Granted, it’s not a super-high bar. The Battle of Hoth stands out from most modern fantasy/sci-fi* war movies for the way the defending force actually holds their fortified position, instead of immediately abandoning them in favor of a mass charge.

*Or even historical dramas: lookin’ at you in particular, Last Samurai

Yeah, it’s not good. And it doesn’t really do a good job of establishing, or even teasing at, the actual story; it’s mostly just a bunch of action shots from the film, in random order.

We were discussing our recent viewings with one of our kids, and they said something along the same lines - that each generation favors the trilogy of films that came out when THEY were young.

Fair but those were directed by other people. I was mainly looking at the first movie.

It may also be a generational thing. Action sequences, whether hand to hand or large scale battles, seem to be directed differently now than a generation or two ago. Even the LotR films suffer from this to some extent. There may be some relevant institutional skills and knowledge that have been lost as that generation retired.

When I was 15, three of my friends and I spent nearly every Sunday during the summer of 1978 watching three straight showings of Star Wars. Not a single one of those questions sprung to mind. Our enjoyment was entirely uncritical. I’m not sure if that is because I was only 15 or if nobody back then let those sorts of things bother their enjoyment of a good story.

- TASKS TO PERFORM:
(a) In the film discussion, how did the writer and three friends spend nearly every Sunday during the summer of 1978?
(b) Please extend the film discussion from where it stops.
The lines that come after this have no connection to the film discussion.

- PROVIDED RECORDS:
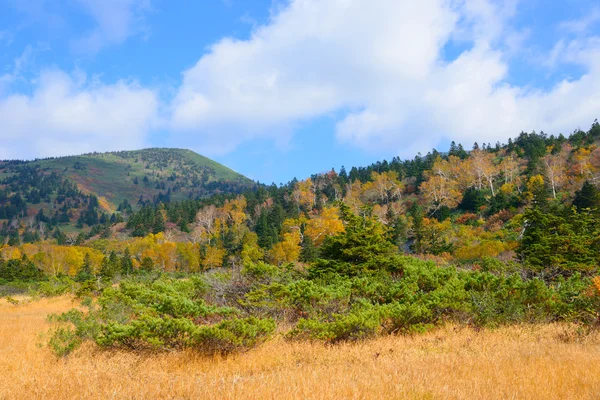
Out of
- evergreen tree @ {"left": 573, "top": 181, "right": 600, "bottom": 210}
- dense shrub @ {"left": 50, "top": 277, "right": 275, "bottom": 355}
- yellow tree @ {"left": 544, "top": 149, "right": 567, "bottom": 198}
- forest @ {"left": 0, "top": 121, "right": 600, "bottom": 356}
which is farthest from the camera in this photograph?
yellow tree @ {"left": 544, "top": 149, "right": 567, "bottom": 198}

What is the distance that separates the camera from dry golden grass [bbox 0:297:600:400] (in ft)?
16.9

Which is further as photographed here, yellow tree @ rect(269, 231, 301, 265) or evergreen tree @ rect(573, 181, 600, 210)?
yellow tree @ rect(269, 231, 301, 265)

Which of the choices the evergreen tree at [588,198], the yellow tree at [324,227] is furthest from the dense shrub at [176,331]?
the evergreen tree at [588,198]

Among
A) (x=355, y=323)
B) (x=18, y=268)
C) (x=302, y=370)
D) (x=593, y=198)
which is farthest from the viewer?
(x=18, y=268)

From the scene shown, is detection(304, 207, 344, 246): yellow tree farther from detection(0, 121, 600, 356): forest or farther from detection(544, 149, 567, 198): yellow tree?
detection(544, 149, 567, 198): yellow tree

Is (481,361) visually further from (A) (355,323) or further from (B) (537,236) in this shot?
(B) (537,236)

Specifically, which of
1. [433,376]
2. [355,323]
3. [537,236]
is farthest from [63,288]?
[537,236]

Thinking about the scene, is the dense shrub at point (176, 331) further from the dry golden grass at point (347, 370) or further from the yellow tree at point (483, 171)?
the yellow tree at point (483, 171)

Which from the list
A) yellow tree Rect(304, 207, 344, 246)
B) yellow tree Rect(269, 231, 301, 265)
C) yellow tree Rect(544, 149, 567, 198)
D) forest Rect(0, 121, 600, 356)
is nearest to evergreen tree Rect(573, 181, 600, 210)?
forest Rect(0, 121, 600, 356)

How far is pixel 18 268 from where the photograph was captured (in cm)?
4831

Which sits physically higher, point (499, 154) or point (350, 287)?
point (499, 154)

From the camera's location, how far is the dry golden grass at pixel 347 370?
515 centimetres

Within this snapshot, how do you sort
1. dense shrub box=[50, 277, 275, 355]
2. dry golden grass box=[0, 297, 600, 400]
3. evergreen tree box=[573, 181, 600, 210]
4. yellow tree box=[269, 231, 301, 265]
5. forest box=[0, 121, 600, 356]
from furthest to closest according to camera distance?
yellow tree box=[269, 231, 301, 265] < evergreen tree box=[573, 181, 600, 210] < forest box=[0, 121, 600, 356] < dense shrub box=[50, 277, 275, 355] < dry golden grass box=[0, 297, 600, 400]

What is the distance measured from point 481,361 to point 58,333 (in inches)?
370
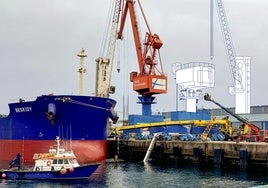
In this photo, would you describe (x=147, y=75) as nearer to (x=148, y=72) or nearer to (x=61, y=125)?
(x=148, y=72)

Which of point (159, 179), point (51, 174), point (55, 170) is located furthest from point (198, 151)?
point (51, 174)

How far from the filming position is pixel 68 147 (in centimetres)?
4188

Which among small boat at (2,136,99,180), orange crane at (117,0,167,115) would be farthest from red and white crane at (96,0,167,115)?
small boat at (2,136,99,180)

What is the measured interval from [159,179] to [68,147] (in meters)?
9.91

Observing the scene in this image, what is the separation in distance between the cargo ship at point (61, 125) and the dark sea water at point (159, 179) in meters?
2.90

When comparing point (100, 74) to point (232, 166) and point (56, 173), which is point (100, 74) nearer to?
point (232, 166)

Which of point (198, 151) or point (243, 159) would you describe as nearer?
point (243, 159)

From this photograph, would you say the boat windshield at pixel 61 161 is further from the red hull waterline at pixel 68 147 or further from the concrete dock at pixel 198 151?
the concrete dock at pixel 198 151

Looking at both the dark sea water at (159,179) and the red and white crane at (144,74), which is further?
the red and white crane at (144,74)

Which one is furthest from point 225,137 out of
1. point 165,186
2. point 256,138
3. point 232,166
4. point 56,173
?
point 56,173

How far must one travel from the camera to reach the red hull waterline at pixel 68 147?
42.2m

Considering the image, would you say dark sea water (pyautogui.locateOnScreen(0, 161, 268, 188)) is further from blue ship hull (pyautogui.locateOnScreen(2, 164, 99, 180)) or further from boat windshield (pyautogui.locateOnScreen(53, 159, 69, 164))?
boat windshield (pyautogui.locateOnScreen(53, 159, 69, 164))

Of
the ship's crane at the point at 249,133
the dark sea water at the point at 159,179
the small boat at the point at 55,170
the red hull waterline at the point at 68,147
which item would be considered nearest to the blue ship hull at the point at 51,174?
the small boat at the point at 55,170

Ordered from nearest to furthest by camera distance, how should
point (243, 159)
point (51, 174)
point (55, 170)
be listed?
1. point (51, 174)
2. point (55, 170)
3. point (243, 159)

- ANSWERS TO THE PROBLEMS:
(a) Watching three straight showings of Star Wars.

(b)
Distance from WWII is almost certainly a part of it - Lucas grew up on WWII films, which were often based on real events and so were depicting real (more or less) tactics. And there would have been lots of experienced people in the film industry who had actually served, and brought their personal experience to the set. Subsequent US military actions usually didn’t involve significant air or sea opposition, and not a lot of grand scale infantry engagements, so you have both less representation of that stuff in newer media, and less experience with it behind the camera.

One of the most popular TV shows among my age group in 1977 was Baa Baa Black Sheep. Lucas’ audience was already well versed in dogfights.

Some of those generations are wrong

There[ was a British show called Wings about World War I pilots that was quite a hit too.

I noticed and complained about Chewie’s medalsnub in 1977. I think I even had a letter to the editor on that subject published in Starlog magazine.

I’d miss if I threw the rock.

Yes. But my comment was in response to @Dinsdale pronouncing her a “minor royal from some minor planet,” and that’s not the impression the movies give at all.